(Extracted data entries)
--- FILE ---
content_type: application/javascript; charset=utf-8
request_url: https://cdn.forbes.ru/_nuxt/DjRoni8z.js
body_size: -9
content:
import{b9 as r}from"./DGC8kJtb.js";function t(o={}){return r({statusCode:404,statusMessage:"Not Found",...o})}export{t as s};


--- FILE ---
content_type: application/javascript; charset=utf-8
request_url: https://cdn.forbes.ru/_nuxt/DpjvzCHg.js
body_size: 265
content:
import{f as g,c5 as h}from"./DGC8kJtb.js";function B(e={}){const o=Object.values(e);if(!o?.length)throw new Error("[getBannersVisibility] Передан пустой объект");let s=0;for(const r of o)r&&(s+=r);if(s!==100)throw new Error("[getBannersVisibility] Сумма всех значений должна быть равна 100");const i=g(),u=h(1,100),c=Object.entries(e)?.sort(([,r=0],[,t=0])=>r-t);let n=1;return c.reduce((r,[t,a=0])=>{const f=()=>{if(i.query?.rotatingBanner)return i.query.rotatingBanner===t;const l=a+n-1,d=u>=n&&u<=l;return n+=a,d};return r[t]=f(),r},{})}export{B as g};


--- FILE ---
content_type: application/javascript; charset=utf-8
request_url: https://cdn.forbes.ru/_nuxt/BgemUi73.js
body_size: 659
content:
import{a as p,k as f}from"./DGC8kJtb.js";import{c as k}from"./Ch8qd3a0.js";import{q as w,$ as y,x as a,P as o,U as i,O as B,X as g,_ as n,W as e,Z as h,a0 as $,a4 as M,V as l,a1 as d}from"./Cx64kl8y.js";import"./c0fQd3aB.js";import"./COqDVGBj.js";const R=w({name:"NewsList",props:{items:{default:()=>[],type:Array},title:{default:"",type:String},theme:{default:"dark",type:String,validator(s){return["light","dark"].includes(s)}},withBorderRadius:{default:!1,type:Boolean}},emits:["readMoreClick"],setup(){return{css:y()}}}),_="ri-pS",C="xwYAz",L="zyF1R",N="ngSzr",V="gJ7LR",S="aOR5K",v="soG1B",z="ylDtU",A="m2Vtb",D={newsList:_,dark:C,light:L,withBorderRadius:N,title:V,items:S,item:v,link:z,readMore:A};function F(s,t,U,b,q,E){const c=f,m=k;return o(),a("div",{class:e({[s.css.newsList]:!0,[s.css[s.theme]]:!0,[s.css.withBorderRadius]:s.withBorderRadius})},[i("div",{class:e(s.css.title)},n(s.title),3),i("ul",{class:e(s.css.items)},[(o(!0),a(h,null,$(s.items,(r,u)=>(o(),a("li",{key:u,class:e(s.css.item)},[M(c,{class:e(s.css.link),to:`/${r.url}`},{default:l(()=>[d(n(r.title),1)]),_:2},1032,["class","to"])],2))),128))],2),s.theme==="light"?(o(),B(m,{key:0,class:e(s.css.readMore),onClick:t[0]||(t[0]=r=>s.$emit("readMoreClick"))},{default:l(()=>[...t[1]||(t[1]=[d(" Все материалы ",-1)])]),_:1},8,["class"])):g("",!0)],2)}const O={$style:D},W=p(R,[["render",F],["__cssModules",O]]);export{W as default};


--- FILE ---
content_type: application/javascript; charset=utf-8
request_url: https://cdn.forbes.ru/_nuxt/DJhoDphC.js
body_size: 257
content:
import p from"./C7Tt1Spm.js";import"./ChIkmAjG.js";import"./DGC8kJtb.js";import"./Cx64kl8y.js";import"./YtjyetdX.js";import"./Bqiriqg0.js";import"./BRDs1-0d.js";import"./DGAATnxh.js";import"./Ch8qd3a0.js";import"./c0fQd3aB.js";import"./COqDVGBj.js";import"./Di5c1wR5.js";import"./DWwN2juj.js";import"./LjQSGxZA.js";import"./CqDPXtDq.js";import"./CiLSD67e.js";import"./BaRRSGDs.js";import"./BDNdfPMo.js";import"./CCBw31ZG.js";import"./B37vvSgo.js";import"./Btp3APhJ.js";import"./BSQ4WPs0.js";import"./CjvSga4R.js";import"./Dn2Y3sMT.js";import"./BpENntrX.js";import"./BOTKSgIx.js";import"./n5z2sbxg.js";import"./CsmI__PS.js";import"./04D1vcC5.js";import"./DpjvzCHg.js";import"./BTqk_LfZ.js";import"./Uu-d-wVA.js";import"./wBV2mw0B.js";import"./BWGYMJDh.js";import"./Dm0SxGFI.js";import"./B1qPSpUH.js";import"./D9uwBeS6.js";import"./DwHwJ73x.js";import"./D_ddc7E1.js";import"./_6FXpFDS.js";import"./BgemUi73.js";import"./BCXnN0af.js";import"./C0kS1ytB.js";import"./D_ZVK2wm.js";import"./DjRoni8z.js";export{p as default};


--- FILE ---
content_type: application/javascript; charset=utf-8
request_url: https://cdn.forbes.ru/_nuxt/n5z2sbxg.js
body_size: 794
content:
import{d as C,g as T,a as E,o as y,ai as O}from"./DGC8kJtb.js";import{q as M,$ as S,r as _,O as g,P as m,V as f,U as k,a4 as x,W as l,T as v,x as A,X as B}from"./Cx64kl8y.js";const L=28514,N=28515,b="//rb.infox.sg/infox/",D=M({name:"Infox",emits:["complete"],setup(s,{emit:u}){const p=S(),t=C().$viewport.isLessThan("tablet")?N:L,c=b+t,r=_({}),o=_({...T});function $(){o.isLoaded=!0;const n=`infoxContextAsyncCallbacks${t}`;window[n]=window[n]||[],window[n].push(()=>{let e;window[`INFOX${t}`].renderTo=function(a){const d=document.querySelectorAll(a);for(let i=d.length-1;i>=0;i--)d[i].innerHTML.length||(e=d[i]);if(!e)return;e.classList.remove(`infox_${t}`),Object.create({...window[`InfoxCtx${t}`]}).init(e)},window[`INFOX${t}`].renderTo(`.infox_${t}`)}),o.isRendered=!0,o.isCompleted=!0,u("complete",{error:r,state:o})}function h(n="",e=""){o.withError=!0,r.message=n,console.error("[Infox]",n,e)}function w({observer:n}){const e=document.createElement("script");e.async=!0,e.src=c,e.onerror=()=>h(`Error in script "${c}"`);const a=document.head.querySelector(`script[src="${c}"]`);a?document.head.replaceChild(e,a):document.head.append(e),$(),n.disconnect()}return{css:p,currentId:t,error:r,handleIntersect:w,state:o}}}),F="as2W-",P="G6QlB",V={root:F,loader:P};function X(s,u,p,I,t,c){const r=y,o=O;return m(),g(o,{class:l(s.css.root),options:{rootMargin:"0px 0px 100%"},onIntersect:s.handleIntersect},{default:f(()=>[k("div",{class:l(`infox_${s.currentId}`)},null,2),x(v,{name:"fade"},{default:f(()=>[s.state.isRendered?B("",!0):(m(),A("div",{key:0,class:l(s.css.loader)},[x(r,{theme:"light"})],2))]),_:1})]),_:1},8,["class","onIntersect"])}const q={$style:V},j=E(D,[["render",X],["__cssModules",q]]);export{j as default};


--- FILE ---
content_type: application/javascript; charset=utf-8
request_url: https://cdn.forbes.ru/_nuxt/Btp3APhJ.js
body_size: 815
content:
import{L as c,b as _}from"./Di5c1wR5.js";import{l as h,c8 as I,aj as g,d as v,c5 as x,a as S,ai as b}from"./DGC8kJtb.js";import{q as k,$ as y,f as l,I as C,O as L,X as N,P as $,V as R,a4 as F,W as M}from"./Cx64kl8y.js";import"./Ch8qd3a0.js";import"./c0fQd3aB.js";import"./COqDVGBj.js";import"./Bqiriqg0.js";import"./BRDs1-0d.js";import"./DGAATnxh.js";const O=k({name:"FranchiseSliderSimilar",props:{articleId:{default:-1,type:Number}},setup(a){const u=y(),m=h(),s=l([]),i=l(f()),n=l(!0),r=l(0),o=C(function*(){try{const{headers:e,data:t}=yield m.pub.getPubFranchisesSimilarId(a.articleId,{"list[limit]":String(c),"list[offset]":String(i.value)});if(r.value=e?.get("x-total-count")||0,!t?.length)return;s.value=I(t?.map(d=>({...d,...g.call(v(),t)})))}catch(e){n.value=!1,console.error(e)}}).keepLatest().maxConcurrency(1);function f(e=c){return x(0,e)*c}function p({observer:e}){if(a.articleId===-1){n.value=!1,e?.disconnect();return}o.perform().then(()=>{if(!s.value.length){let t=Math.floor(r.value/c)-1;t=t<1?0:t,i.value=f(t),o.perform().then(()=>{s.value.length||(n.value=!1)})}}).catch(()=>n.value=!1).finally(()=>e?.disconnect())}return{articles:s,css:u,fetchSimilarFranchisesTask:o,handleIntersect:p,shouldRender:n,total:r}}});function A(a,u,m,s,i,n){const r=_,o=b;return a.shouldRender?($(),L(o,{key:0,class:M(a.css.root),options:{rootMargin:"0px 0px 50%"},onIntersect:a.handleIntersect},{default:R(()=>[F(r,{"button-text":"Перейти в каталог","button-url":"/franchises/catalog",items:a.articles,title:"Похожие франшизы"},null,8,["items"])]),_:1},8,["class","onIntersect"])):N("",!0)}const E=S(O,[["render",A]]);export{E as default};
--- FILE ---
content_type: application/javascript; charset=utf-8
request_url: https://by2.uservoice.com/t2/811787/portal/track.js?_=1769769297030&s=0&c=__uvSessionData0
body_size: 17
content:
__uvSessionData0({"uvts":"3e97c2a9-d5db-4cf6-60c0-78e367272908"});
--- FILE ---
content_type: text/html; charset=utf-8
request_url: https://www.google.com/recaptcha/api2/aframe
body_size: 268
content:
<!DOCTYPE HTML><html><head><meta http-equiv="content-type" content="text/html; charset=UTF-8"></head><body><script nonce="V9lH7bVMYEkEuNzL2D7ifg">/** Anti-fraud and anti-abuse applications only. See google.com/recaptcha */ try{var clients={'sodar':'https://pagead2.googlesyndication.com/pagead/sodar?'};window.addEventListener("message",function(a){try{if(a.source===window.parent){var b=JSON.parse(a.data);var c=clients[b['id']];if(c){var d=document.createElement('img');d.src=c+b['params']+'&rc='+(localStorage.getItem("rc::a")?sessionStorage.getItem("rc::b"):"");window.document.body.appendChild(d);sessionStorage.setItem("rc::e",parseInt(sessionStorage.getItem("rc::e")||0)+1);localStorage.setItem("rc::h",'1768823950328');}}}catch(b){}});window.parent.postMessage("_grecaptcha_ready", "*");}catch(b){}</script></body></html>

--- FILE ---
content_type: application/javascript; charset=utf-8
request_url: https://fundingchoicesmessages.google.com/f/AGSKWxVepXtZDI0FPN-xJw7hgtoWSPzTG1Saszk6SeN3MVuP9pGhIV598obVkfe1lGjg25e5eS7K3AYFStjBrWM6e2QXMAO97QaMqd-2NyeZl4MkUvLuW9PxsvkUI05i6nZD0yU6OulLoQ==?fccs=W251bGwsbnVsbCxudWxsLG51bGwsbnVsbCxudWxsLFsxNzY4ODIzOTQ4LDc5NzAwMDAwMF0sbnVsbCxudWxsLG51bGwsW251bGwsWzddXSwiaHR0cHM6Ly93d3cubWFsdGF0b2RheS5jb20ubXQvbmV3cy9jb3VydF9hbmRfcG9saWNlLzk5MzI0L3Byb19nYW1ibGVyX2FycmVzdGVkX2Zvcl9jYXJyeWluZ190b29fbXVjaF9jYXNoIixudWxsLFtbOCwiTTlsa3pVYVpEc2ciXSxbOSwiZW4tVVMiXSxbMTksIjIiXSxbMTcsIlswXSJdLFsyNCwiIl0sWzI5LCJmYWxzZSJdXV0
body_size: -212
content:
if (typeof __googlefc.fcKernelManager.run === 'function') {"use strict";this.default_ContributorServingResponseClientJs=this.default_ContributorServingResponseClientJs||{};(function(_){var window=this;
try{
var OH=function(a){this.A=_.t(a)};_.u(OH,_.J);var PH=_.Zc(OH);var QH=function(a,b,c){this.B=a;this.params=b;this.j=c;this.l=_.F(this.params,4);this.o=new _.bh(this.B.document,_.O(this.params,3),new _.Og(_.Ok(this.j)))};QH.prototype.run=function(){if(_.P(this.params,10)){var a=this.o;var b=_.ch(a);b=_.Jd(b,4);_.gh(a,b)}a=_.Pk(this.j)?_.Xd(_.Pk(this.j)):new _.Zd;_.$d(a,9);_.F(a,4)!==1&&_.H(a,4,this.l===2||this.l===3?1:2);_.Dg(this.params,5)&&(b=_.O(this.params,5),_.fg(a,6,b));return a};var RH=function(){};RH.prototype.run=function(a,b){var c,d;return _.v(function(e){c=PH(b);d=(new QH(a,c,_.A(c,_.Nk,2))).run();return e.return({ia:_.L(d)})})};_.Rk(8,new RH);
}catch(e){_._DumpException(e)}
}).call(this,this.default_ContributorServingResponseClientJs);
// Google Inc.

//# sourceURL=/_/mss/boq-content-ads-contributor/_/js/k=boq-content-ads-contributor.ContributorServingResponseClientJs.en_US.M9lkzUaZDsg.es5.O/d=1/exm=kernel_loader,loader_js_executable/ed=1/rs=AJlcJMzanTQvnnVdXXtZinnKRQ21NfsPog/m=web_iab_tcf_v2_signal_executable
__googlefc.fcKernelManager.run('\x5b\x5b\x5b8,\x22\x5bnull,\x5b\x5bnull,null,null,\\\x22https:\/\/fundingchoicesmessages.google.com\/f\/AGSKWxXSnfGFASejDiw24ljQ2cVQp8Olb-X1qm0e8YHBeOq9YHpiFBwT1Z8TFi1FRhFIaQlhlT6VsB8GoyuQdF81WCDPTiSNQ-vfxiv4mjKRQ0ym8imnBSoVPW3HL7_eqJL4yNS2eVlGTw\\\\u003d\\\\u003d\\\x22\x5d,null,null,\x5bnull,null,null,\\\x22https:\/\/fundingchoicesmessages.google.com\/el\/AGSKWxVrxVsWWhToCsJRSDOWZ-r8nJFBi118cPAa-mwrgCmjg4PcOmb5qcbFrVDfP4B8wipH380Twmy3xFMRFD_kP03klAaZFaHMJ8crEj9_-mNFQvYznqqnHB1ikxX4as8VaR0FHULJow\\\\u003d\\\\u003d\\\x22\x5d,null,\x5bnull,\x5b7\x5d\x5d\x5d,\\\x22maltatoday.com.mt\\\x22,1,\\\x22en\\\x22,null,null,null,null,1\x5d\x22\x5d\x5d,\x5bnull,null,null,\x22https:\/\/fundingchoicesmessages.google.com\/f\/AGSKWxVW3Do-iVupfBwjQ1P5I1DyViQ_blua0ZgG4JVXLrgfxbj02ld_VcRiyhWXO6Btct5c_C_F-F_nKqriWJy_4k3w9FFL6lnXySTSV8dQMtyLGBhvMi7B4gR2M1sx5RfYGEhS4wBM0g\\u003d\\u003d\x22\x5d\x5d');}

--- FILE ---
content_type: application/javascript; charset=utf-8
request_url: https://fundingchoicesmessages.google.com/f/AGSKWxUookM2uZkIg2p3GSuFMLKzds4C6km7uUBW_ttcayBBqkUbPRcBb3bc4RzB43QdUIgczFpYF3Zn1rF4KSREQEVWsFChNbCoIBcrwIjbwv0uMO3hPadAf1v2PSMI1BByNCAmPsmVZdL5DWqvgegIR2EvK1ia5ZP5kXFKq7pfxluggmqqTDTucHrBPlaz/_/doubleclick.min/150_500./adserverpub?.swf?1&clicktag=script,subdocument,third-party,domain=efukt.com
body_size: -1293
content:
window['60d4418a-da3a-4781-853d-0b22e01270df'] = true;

▸ **REQUIREMENT**
Among the lines above, which contain the word "forbes"? Copy every one.

▸ **RESPONSE**
request_url: https://cdn.forbes.ru/_nuxt/DjRoni8z.js
request_url: https://cdn.forbes.ru/_nuxt/DpjvzCHg.js
request_url: https://cdn.forbes.ru/_nuxt/BgemUi73.js
request_url: https://cdn.forbes.ru/_nuxt/DJhoDphC.js
request_url: https://cdn.forbes.ru/_nuxt/n5z2sbxg.js
request_url: https://cdn.forbes.ru/_nuxt/Btp3APhJ.js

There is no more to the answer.